1. A method for automatically controlling a ventilator comprising:
monitoring a central nervous system parameter; and
automatically adjusting a level of ventilatory support based on a value of the central nervous system parameter.
2. The method of claim 1, wherein said automatically adjusting the level of ventilatory support comprises adjusting a level of pressure support from the ventilator.
3. The method of claim 1, wherein said automatically adjusting the level of ventilatory support comprises adjusting a duration of pressure support during a patient's inspiration.
4. The method of claim 1, further comprising detecting an alert period based on the value of the central nervous system parameter.
5. The method of claim 4, wherein said automatically adjusting the level of ventilatory support comprises reducing the level of ventilatory support during the alert period.
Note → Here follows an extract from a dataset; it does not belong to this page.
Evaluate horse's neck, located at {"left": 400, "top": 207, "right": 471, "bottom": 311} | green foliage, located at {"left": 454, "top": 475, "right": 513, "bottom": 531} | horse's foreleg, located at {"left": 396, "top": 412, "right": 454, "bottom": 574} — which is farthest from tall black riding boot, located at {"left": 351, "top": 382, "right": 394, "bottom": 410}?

6. The method of claim 5, further comprising monitoring for an adverse reaction at the reduced level of ventilatory support.
7. The method of claim 1, wherein said monitoring the central nervous system parameter comprises monitoring an EEG parameter or an EMG parameter.
8. The method of claim 1, wherein said monitoring the central nervous system parameter comprises monitoring a patient's responsiveness.
9. A method for weaning a patient from a ventilator comprising:
monitoring a central nervous system parameter for the purpose of determining a sedation level;
reducing an amount of a sedative drug administered to the patient in order to reach a target sedation level;
automatically reducing a level of ventilatory support to a lower level of ventilatory support at the target sedation level; and
conducting a spontaneous breathing trial at the lower level of ventilatory support.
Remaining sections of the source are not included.